*TASK INSTRUCTIONS*.
Please give all of the data again, character for character, and drop the pictures.

*AVAILABLE DATA*.
- - -

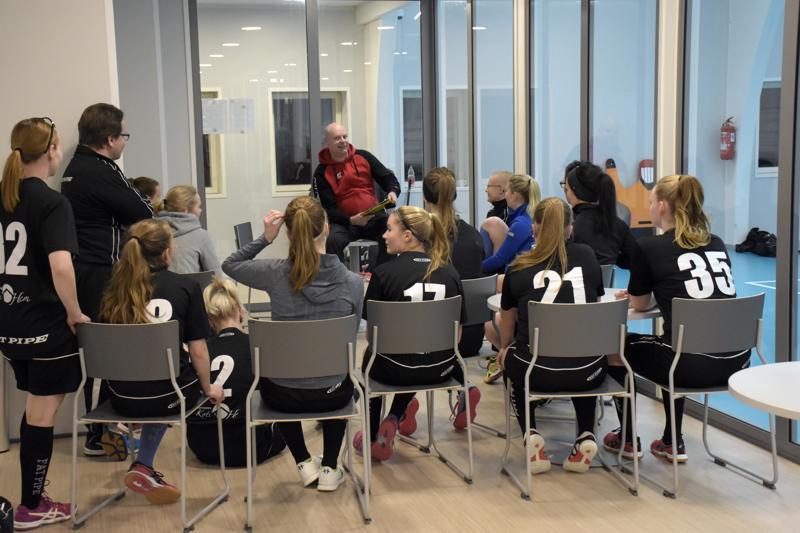 Menossa ottelupalaveri valmistavaan harjoitusotteluun viikonlopun turnausta varten. Markus Åbbin valmentama naisten II-divisioonajoukkue on rakennusvaiheesta huolimatta selvinnyt alkukaudesta kohtalaisesti.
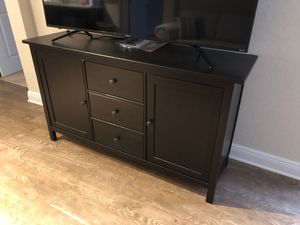 Espresso Dresser, Makes a Great Stand Too, Mint Condition for Sale in Tampa, FL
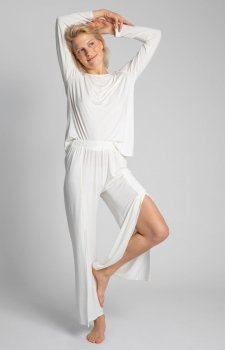 Szerokie spodnie ecru z rocięciami LA026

- - -

*FINISHED EXERCISE*.
 Menossa ottelupalaveri valmistavaan harjoitusotteluun viikonlopun turnausta varten. Markus Åbbin valmentama naisten II-divisioonajoukkue on rakennusvaiheesta huolimatta selvinnyt alkukaudesta kohtalaisesti.
 Espresso Dresser, Makes a Great Stand Too, Mint Condition for Sale in Tampa, FL
 Szerokie spodnie ecru z rocięciami LA026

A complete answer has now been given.